Suppose in a linear model
\[ y = \beta_0 + \beta_1 x + \epsilon \]
we wish to test whether the slope for the predictor of interest \(x\) is significantly different from 0:
\[ H_0 : \beta_1 = 0 \\ H_1 : \beta_1 \neq 0 \]
The fitted model is written:
\[ \hat y = \widehat \beta_0 + \widehat \beta_1 x \]
and the estimated slope, \(\widehat \beta_1\), computed from the available sample data is an estimate of the unknown population slope \(\beta_1\), which corresponds to the slope if we had all the data for the entire population (but we don’t).
In the past weeks we have used the results from the t-test and corresponding p-values returned by the summary()
function. However, such test results are valid only when the regression assumptions are satisfied. In fact, the numbers reported in the p-value column are only correct if the fitted model does not violate the regression assumptions. If it violates them, the results are not trustworthy.
Clearly, now you might wonder, what should we do then if there is no way we can get the model to satisfy the regression assumptions by transforming variables?
Here’s the answer: bootstrap!
This week we examine bootstrapping, which is a technique for drawing inferences to the population from a regression model. This method is assumption-free and does not rely on conditions such as normality of the residuals.

§ DATA PROVIDED
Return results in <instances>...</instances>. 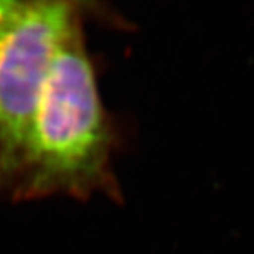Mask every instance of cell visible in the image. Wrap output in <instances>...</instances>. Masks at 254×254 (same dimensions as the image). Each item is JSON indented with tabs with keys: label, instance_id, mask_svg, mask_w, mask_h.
Masks as SVG:
<instances>
[{
	"label": "cell",
	"instance_id": "1",
	"mask_svg": "<svg viewBox=\"0 0 254 254\" xmlns=\"http://www.w3.org/2000/svg\"><path fill=\"white\" fill-rule=\"evenodd\" d=\"M115 147L116 131L81 18L53 57L0 196L13 202L50 196L122 200Z\"/></svg>",
	"mask_w": 254,
	"mask_h": 254
},
{
	"label": "cell",
	"instance_id": "2",
	"mask_svg": "<svg viewBox=\"0 0 254 254\" xmlns=\"http://www.w3.org/2000/svg\"><path fill=\"white\" fill-rule=\"evenodd\" d=\"M85 17L76 1L0 0V187L65 34Z\"/></svg>",
	"mask_w": 254,
	"mask_h": 254
}]
</instances>
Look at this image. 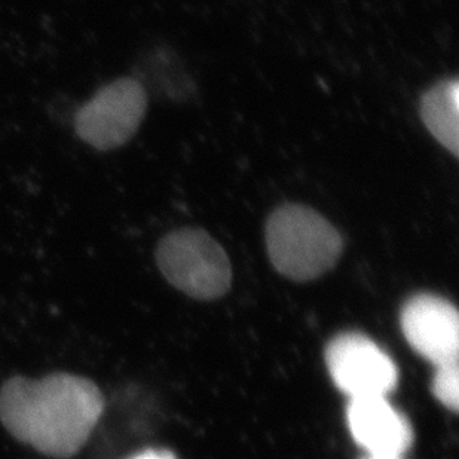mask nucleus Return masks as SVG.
I'll list each match as a JSON object with an SVG mask.
<instances>
[{
  "mask_svg": "<svg viewBox=\"0 0 459 459\" xmlns=\"http://www.w3.org/2000/svg\"><path fill=\"white\" fill-rule=\"evenodd\" d=\"M148 92L134 78L108 83L76 115V133L99 151H112L130 142L143 122Z\"/></svg>",
  "mask_w": 459,
  "mask_h": 459,
  "instance_id": "4",
  "label": "nucleus"
},
{
  "mask_svg": "<svg viewBox=\"0 0 459 459\" xmlns=\"http://www.w3.org/2000/svg\"><path fill=\"white\" fill-rule=\"evenodd\" d=\"M458 363L440 366L433 379V393L440 403L452 411H458Z\"/></svg>",
  "mask_w": 459,
  "mask_h": 459,
  "instance_id": "9",
  "label": "nucleus"
},
{
  "mask_svg": "<svg viewBox=\"0 0 459 459\" xmlns=\"http://www.w3.org/2000/svg\"><path fill=\"white\" fill-rule=\"evenodd\" d=\"M459 82L443 79L420 96V119L429 134L454 156L459 153Z\"/></svg>",
  "mask_w": 459,
  "mask_h": 459,
  "instance_id": "8",
  "label": "nucleus"
},
{
  "mask_svg": "<svg viewBox=\"0 0 459 459\" xmlns=\"http://www.w3.org/2000/svg\"><path fill=\"white\" fill-rule=\"evenodd\" d=\"M103 411L100 388L72 373L11 377L0 388V420L6 431L51 458L76 455Z\"/></svg>",
  "mask_w": 459,
  "mask_h": 459,
  "instance_id": "1",
  "label": "nucleus"
},
{
  "mask_svg": "<svg viewBox=\"0 0 459 459\" xmlns=\"http://www.w3.org/2000/svg\"><path fill=\"white\" fill-rule=\"evenodd\" d=\"M156 264L171 286L194 299H217L230 289V257L200 228H180L165 235L156 248Z\"/></svg>",
  "mask_w": 459,
  "mask_h": 459,
  "instance_id": "3",
  "label": "nucleus"
},
{
  "mask_svg": "<svg viewBox=\"0 0 459 459\" xmlns=\"http://www.w3.org/2000/svg\"><path fill=\"white\" fill-rule=\"evenodd\" d=\"M402 329L411 347L436 368L458 363L456 307L434 295H418L404 305Z\"/></svg>",
  "mask_w": 459,
  "mask_h": 459,
  "instance_id": "6",
  "label": "nucleus"
},
{
  "mask_svg": "<svg viewBox=\"0 0 459 459\" xmlns=\"http://www.w3.org/2000/svg\"><path fill=\"white\" fill-rule=\"evenodd\" d=\"M131 459H178L169 451H155V449H149V451L142 452L139 455H135Z\"/></svg>",
  "mask_w": 459,
  "mask_h": 459,
  "instance_id": "10",
  "label": "nucleus"
},
{
  "mask_svg": "<svg viewBox=\"0 0 459 459\" xmlns=\"http://www.w3.org/2000/svg\"><path fill=\"white\" fill-rule=\"evenodd\" d=\"M325 363L336 386L351 400L386 397L399 381L394 361L359 333L336 336L327 345Z\"/></svg>",
  "mask_w": 459,
  "mask_h": 459,
  "instance_id": "5",
  "label": "nucleus"
},
{
  "mask_svg": "<svg viewBox=\"0 0 459 459\" xmlns=\"http://www.w3.org/2000/svg\"><path fill=\"white\" fill-rule=\"evenodd\" d=\"M348 427L368 456L400 458L413 442L409 420L386 397L352 399L347 409Z\"/></svg>",
  "mask_w": 459,
  "mask_h": 459,
  "instance_id": "7",
  "label": "nucleus"
},
{
  "mask_svg": "<svg viewBox=\"0 0 459 459\" xmlns=\"http://www.w3.org/2000/svg\"><path fill=\"white\" fill-rule=\"evenodd\" d=\"M368 459H400V458H390V456H368Z\"/></svg>",
  "mask_w": 459,
  "mask_h": 459,
  "instance_id": "11",
  "label": "nucleus"
},
{
  "mask_svg": "<svg viewBox=\"0 0 459 459\" xmlns=\"http://www.w3.org/2000/svg\"><path fill=\"white\" fill-rule=\"evenodd\" d=\"M269 259L293 281H312L329 273L343 252L341 232L307 205H280L264 226Z\"/></svg>",
  "mask_w": 459,
  "mask_h": 459,
  "instance_id": "2",
  "label": "nucleus"
}]
</instances>
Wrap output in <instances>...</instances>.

§ THE EXERCISE
Could you pull out the part of the bootstrap passage that begins at the words "Clearly, now you" and stops after "the answer: bootstrap!"? This material was taken from a separate source.

§ SOLUTION TO THE EXERCISE
Clearly, now you might wonder, what should we do then if there is no way we can get the model to satisfy the regression assumptions by transforming variables?
Here’s the answer: bootstrap!